Q: Will the markets continue to be slowed by the muddy track of the past month, when the investment weather turned less friendly? Or will they regain their footing to reaccelerate in the second half of the year, again confounding the gloom merchants, who keep repeating the looming risks that are both real and well understood?
That, roughly, is the view of this column’s “mystery broker.” He figures the stock market, knocked back into its tetchy, suggestible trading range with the help of a mediocre employment report Friday, is caught in a “consolidation until the next rally”—one that is unlikely to see as much as a 10% decline from the year’s high and thus should reward disciplined buying on significant pullbacks such as the one now underway.
As a primer for the unfamiliar and reminder to the forgetful, the mystery broker is a veteran financial advisor who prefers not to be identified, whose eclectic and thorough market analysis has proven more right than not since before the ‘08 financial crisis. And, no, he is not a household name operating incognito, or a fictional alter ego.
When last heard from in late January, he was looking for stocks to begin a correction before much further progress occurred. While the market had cleared the hurdles he’d set for it to qualify as a bull market rising off the October 2011 low, trader sentiment was giddy, and augured a pullback.

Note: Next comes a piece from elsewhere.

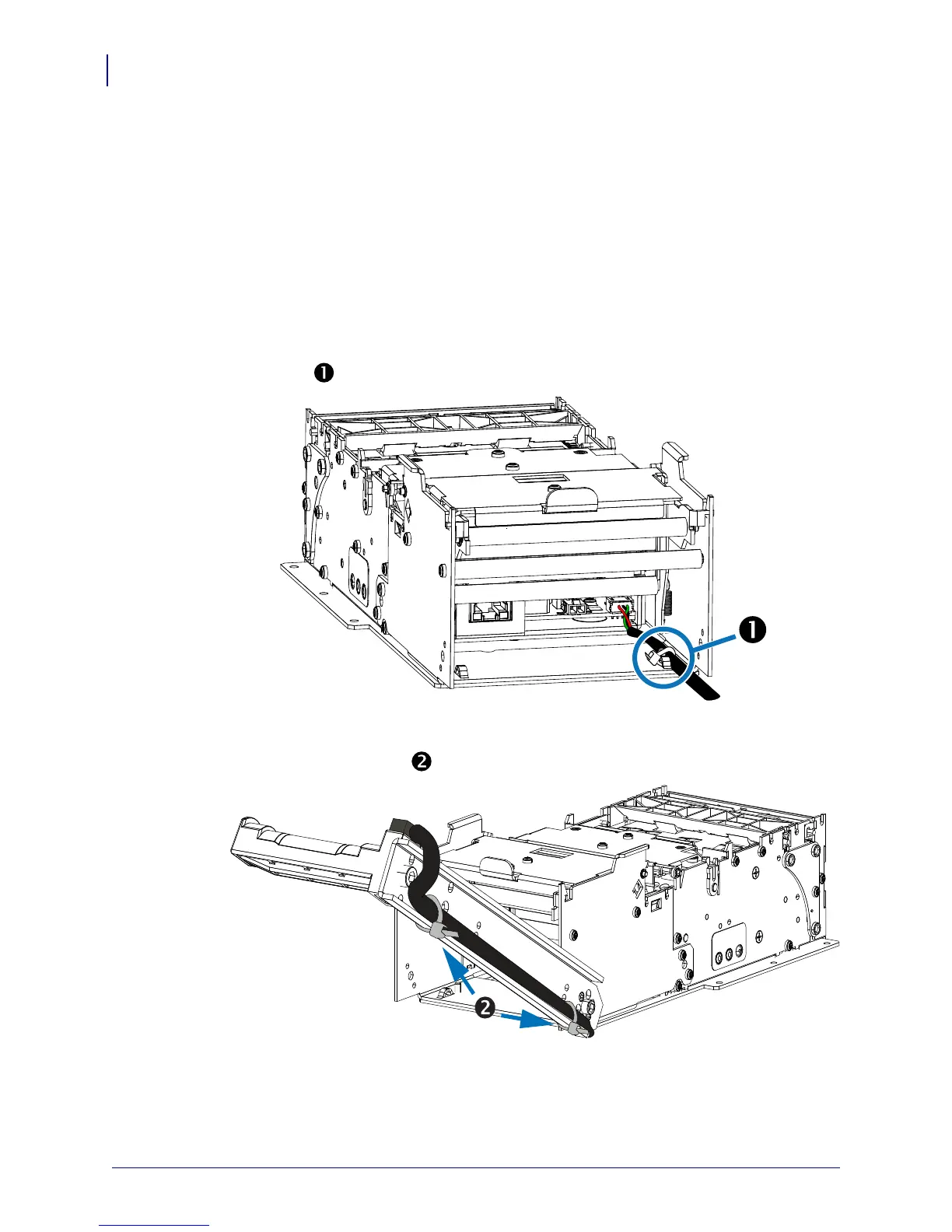 ❶

❶

❷

❷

The market overshot to the upside a bit, but soon stalled and is now, in his view, still working off this stretched state. In a new cyclical bull market, as he and some others define it, a good rule is to raise equity holdings as the Standard & Poor’s 500 declines below its 50-day average. That level was breached with Friday’s drop to 1369. His advice now is to accumulate slowly as prices decline, which he thinks could continue up to another 3% to 4% through mid-to-late May.

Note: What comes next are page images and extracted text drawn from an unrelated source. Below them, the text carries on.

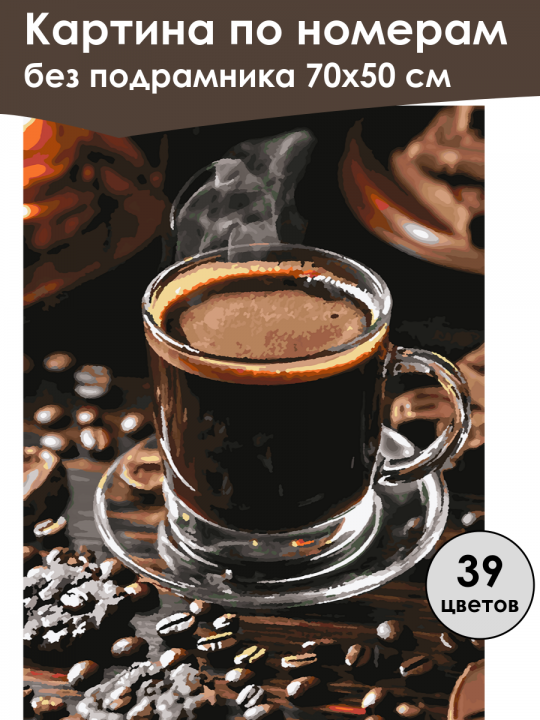 Картина по номерам
без подрамника 70х50 см

39
цветов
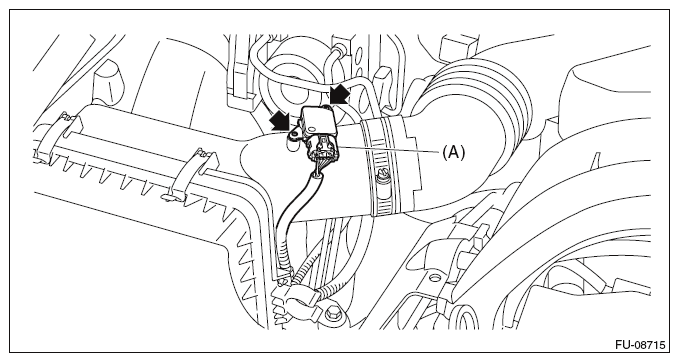 (A)

FU-08715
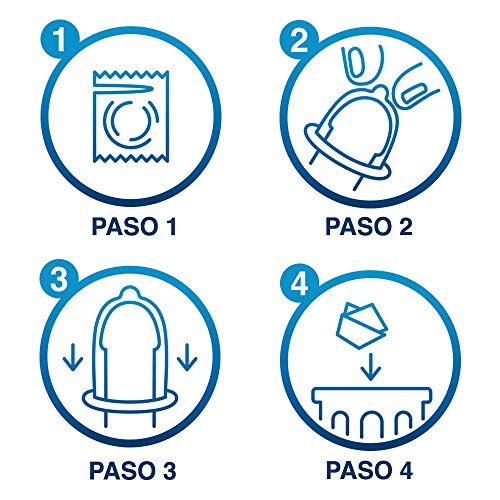 1

PASO 1

2

PASO 2

3

PASO 3

4

PASO 4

Whether one considers us to be seven months into a fresh little bull market, or simply in the fourth year of an uptrend that has been stiffly and swiftly tested by 14% to 20% gut checks in two straight years, share valuations and investor attitudes don’t seem overextended. The broker points out that at this year’s index highs, margin debt was down 6% from a year earlier even though the S&P 500 was up 6%.

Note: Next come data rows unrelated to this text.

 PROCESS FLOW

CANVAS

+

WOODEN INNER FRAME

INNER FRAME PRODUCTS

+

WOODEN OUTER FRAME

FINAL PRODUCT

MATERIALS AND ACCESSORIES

Apart from his sense of the stock tape, the mystery man is looking for high-single-digit earnings growth for 2012. He is holding to his prescient call of a year ago that the housing market was forming a bottom (with stable prices and increased activity), which animates his expectation that financial stocks should continue outperforming.
His bottom line, for now: “The economic and sovereign-debt problems in Spain may give us a bigger correction. We are in a consolidation phase since the end of March and may have further to go, but the S&P 500 will likely reach new highs this summer. There is even a chance that the S&P 500 reaches 1500 this year. A repeat of the last two summers is unlikely.”